Saturday, December 28th 2019, 1:00am

Państwowe Zakłady Lotnicze P.64 “Sokół” Fighter

Brock and I have been discussing the merits of potential WarPac aircraft, and I'd like to offer this design as a possibility for a Polish jet fighter aircraft. I agree with Brock's suggestion that Poland ought and could develop its own jet fighter to avoid dependence on any outside source, even though it (at the moment) would be powered by a license-built engine.

Quoted





Development History

The appearance of jet engine-powered fighter aircraft in Britain, France, Germany, and Russia prompted the Polish Ministry of Defence to initiate a development programme for a comparable aircraft in the latter part of 1944. PZL engineers Tadeusz Sołtyk and Tadeusz Chyliński were assigned the task, both having recently returned from abroad – Sołtyk in Italy and Chyliński in the United States. By 1945 a mock-up of the design had been presented to a delegation of Polish military officials and in the winter of 1945/46 a model was undergoing wind tunnel testing at the Aviation Institute in Warsaw.

Refinements of the design slowed construction of a prototype, which did not appear until 1946, making its first flight on 16 May of that year at the hands of Benedykt Dąbrowski. Several models of engines were tested with the final choice resting on the American-designed Allison J-33 centrifugal-flow turbojet; plans had called for this power plant to be built under license by Polskie Zakłady Skody of Warsaw-Okęcie but delays in deliveries would cause the first fifty Polish-built aircraft to be completed with engines imported from the United States.

The first production aircraft were delivered to the Polish Air Force in the spring of 1948, for whom an initial quantity of three hundred aircraft were ordered, sufficient to equip twelve squadrons plus reserves.


General characteristics

Crew: 1
Length: 9.5 meters
Wingspan: 7.5 meters
Wing area: 14.5 square meters
Empty weight: 4,100 kilograms
Gross weight: 6,800 kilograms
Powerplant: One license-built Allison J-33 centrifugal-flow turbojet, 16.1 kN thrust

Performance

Maximum speed: 880 kilometers/hour
Combat range: 550 kilometers
Service ceiling: 12,000 meters
Rate of climb: 28.5 meters/second
Thrust/weight: 0.24

Armament

Two 23mm FN-Madsen cannon with 300 rounds/gun
Underwing hardpoints with to carry combinations of two 220 kilogram bombs, six 127mm air-ground rockets, or fuel tanks


2

Sunday, December 29th 2019, 10:21am

Looks a sensible enough design to me and the design has hints of the some of the later real 1950s Polish projects.

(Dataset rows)
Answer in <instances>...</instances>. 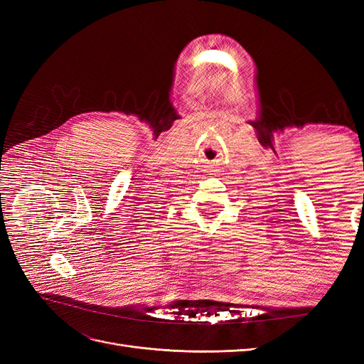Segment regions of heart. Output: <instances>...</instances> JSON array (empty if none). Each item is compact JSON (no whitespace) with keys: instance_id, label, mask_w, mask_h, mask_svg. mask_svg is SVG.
<instances>
[{"instance_id":"1","label":"heart","mask_w":364,"mask_h":364,"mask_svg":"<svg viewBox=\"0 0 364 364\" xmlns=\"http://www.w3.org/2000/svg\"><path fill=\"white\" fill-rule=\"evenodd\" d=\"M234 97L240 98V97H241V91H240V90H237V91H235V94H234Z\"/></svg>"}]
</instances>
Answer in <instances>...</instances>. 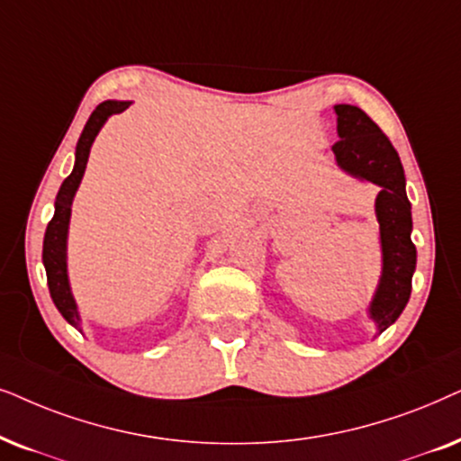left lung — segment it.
I'll return each instance as SVG.
<instances>
[{
	"label": "left lung",
	"instance_id": "1",
	"mask_svg": "<svg viewBox=\"0 0 461 461\" xmlns=\"http://www.w3.org/2000/svg\"><path fill=\"white\" fill-rule=\"evenodd\" d=\"M337 134L339 140L330 147L335 164L343 173L358 181L377 185L382 192L375 198L382 244V276L369 303V318L377 333H384L402 314L411 297L417 250L411 242V202L401 158L390 139L360 107L335 105Z\"/></svg>",
	"mask_w": 461,
	"mask_h": 461
}]
</instances>
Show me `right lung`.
I'll return each mask as SVG.
<instances>
[{"label": "right lung", "mask_w": 461, "mask_h": 461, "mask_svg": "<svg viewBox=\"0 0 461 461\" xmlns=\"http://www.w3.org/2000/svg\"><path fill=\"white\" fill-rule=\"evenodd\" d=\"M128 107H131V101H105L92 112L82 131V137L77 140L76 164H73L71 175L67 176L63 185L59 189L57 202H54V217L46 227L41 261H44L46 267L50 297L65 321L69 322L71 327H76L79 333H82V318H79L77 303L71 293L69 274H67V236H69L71 204L73 198H76L79 183H82L86 164H88L90 147L95 143L96 134L101 132V128L105 126V122L112 118V115L122 113Z\"/></svg>", "instance_id": "right-lung-1"}]
</instances>
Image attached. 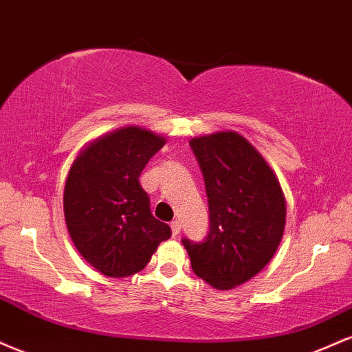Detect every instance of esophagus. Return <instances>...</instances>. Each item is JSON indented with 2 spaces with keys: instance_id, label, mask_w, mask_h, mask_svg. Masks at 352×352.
I'll return each mask as SVG.
<instances>
[{
  "instance_id": "34e87169",
  "label": "esophagus",
  "mask_w": 352,
  "mask_h": 352,
  "mask_svg": "<svg viewBox=\"0 0 352 352\" xmlns=\"http://www.w3.org/2000/svg\"><path fill=\"white\" fill-rule=\"evenodd\" d=\"M181 230V222L179 221H173L171 222V232H173V237H176L177 234H179Z\"/></svg>"
}]
</instances>
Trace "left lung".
Returning <instances> with one entry per match:
<instances>
[{
  "label": "left lung",
  "mask_w": 352,
  "mask_h": 352,
  "mask_svg": "<svg viewBox=\"0 0 352 352\" xmlns=\"http://www.w3.org/2000/svg\"><path fill=\"white\" fill-rule=\"evenodd\" d=\"M209 199L204 242L183 239L191 267L217 290L249 282L282 242L287 201L274 169L237 131L192 138Z\"/></svg>",
  "instance_id": "obj_1"
}]
</instances>
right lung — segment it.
Returning a JSON list of instances; mask_svg holds the SVG:
<instances>
[{"label": "right lung", "instance_id": "1", "mask_svg": "<svg viewBox=\"0 0 352 352\" xmlns=\"http://www.w3.org/2000/svg\"><path fill=\"white\" fill-rule=\"evenodd\" d=\"M166 138L128 125L90 142L69 169L65 224L78 254L100 274L123 278L143 270L171 229L151 214L138 177Z\"/></svg>", "mask_w": 352, "mask_h": 352}]
</instances>
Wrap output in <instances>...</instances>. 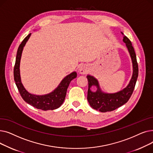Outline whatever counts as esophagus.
<instances>
[{
	"label": "esophagus",
	"mask_w": 153,
	"mask_h": 153,
	"mask_svg": "<svg viewBox=\"0 0 153 153\" xmlns=\"http://www.w3.org/2000/svg\"><path fill=\"white\" fill-rule=\"evenodd\" d=\"M79 71L81 74H85L87 71V68L85 66H81V67L79 68Z\"/></svg>",
	"instance_id": "1"
}]
</instances>
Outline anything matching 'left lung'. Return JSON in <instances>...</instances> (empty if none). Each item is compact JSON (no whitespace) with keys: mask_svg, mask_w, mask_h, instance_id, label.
<instances>
[{"mask_svg":"<svg viewBox=\"0 0 153 153\" xmlns=\"http://www.w3.org/2000/svg\"><path fill=\"white\" fill-rule=\"evenodd\" d=\"M122 34L123 35V41L126 44L133 63V75L126 87L116 93H104L100 89L97 79L92 76H87L88 82H89L87 100L92 108L101 112L115 110L126 103L133 94L138 76V66L134 48L130 40L125 36L122 32ZM92 85H95L98 88V90L96 92H92L90 90V87Z\"/></svg>","mask_w":153,"mask_h":153,"instance_id":"1","label":"left lung"}]
</instances>
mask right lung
Masks as SVG:
<instances>
[{"mask_svg":"<svg viewBox=\"0 0 153 153\" xmlns=\"http://www.w3.org/2000/svg\"><path fill=\"white\" fill-rule=\"evenodd\" d=\"M30 35L31 33L25 38L18 48L13 69L15 82L22 97L27 103L38 109H41L44 111L49 110H53L59 108L64 102L66 97L68 87L72 80L77 77V73L76 72H73L66 76L62 80L58 87L50 94L43 95H37L29 93L25 89L21 82L20 63L23 47L25 46Z\"/></svg>","mask_w":153,"mask_h":153,"instance_id":"add662e5","label":"right lung"}]
</instances>
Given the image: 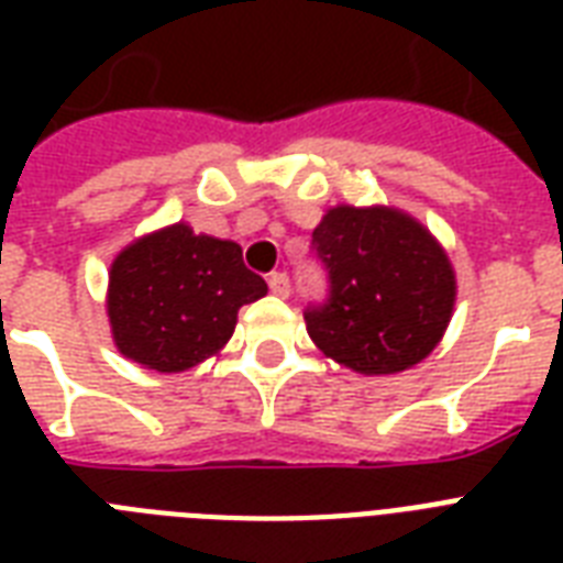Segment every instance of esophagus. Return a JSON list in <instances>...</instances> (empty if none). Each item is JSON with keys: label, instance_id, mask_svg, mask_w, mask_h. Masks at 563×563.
Masks as SVG:
<instances>
[{"label": "esophagus", "instance_id": "1", "mask_svg": "<svg viewBox=\"0 0 563 563\" xmlns=\"http://www.w3.org/2000/svg\"><path fill=\"white\" fill-rule=\"evenodd\" d=\"M268 289L277 295V298H289L291 291V283H289V274L286 272H272L268 274Z\"/></svg>", "mask_w": 563, "mask_h": 563}]
</instances>
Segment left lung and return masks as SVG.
<instances>
[{
    "instance_id": "obj_1",
    "label": "left lung",
    "mask_w": 563,
    "mask_h": 563,
    "mask_svg": "<svg viewBox=\"0 0 563 563\" xmlns=\"http://www.w3.org/2000/svg\"><path fill=\"white\" fill-rule=\"evenodd\" d=\"M324 298L303 309L312 342L360 374L418 365L446 330L455 300L450 260L397 210L335 207L312 233Z\"/></svg>"
}]
</instances>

SET PROBLEM:
In the Sokół fighter text, who piloted the prototype on its first flight?

COMPLETE OUTPUT:
Benedykt Dąbrowski